Short problem -> Reproduce exactly the line in which "In the presented" occurs and all the lines after it, ending with the last line.

Stored data ->
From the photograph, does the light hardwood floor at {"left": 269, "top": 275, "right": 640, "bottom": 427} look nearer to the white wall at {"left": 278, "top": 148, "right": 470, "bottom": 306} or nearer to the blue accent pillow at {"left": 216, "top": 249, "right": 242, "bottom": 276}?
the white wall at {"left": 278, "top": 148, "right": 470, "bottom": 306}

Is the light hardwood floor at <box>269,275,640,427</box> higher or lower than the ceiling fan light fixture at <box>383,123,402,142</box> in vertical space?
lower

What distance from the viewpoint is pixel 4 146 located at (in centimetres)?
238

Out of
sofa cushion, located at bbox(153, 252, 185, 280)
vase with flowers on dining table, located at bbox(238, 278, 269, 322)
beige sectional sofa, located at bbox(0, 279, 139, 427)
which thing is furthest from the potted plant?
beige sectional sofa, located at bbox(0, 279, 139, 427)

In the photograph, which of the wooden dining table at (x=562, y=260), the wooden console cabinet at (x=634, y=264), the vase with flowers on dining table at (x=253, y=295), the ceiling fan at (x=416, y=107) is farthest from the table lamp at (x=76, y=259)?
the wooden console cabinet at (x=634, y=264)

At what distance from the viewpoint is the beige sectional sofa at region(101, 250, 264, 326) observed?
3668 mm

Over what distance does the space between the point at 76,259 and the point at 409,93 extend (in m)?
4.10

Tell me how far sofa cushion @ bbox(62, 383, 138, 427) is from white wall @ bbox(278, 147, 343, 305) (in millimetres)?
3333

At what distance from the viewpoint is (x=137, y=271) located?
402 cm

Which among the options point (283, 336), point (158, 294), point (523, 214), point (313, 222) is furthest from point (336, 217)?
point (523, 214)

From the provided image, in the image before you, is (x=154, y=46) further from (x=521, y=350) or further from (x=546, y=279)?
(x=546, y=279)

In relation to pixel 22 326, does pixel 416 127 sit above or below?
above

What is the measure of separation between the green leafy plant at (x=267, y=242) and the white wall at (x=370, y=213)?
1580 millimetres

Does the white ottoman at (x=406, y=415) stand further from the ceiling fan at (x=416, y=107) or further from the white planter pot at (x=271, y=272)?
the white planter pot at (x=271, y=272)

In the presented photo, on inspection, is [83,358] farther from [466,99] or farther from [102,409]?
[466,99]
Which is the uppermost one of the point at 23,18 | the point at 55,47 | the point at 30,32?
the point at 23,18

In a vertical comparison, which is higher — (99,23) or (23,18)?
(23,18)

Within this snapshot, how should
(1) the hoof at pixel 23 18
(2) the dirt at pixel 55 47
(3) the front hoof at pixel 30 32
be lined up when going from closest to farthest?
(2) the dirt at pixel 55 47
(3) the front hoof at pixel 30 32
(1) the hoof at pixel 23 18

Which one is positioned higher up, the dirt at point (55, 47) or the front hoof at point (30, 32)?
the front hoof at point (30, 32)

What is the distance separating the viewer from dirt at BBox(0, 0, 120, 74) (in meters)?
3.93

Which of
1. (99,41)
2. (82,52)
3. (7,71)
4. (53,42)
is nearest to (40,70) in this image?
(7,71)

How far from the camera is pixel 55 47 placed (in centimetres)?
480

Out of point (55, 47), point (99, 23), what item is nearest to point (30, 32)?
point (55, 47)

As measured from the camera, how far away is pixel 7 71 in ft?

The response ->
In the presented photo, on inspection, is [83,358] farther from [466,99] or farther from [102,409]?
[466,99]
Which is the uppermost one of the point at 23,18 | the point at 55,47 | the point at 30,32?
the point at 23,18

In a vertical comparison, which is higher — (99,23) or (23,18)?
(23,18)

Within this snapshot, how should
(1) the hoof at pixel 23 18
(2) the dirt at pixel 55 47
(3) the front hoof at pixel 30 32
be lined up when going from closest to farthest?
(2) the dirt at pixel 55 47
(3) the front hoof at pixel 30 32
(1) the hoof at pixel 23 18

Which one is positioned higher up, the dirt at point (55, 47) or the front hoof at point (30, 32)?
the front hoof at point (30, 32)

What is the distance separating the viewer from dirt at BBox(0, 0, 120, 74) (in meters)?
3.93

Which of
1. (99,41)
2. (82,52)
3. (7,71)
4. (53,42)
is nearest to (40,70) in this image?
(7,71)

How far from the camera is pixel 55 47 placed (in centimetres)?
480

Out of point (55, 47), point (99, 23), what item is nearest to point (30, 32)?
point (55, 47)

As measured from the camera, how far away is pixel 7 71 in ft?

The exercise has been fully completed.